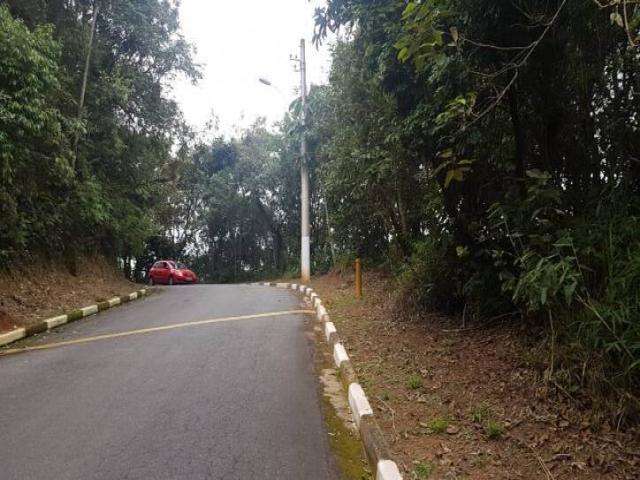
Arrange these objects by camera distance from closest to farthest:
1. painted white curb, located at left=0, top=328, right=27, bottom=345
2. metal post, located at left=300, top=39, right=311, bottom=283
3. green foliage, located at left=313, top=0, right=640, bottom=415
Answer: green foliage, located at left=313, top=0, right=640, bottom=415
painted white curb, located at left=0, top=328, right=27, bottom=345
metal post, located at left=300, top=39, right=311, bottom=283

+ + + + +

**Description of the task:** Rewrite all the records above with every instance of "Arrange" changed to "Order" and everything else kept the same. Omit the pictures.

**Solution to the exercise:**
Order these objects by camera distance from closest to farthest:
1. painted white curb, located at left=0, top=328, right=27, bottom=345
2. metal post, located at left=300, top=39, right=311, bottom=283
3. green foliage, located at left=313, top=0, right=640, bottom=415
Answer: green foliage, located at left=313, top=0, right=640, bottom=415
painted white curb, located at left=0, top=328, right=27, bottom=345
metal post, located at left=300, top=39, right=311, bottom=283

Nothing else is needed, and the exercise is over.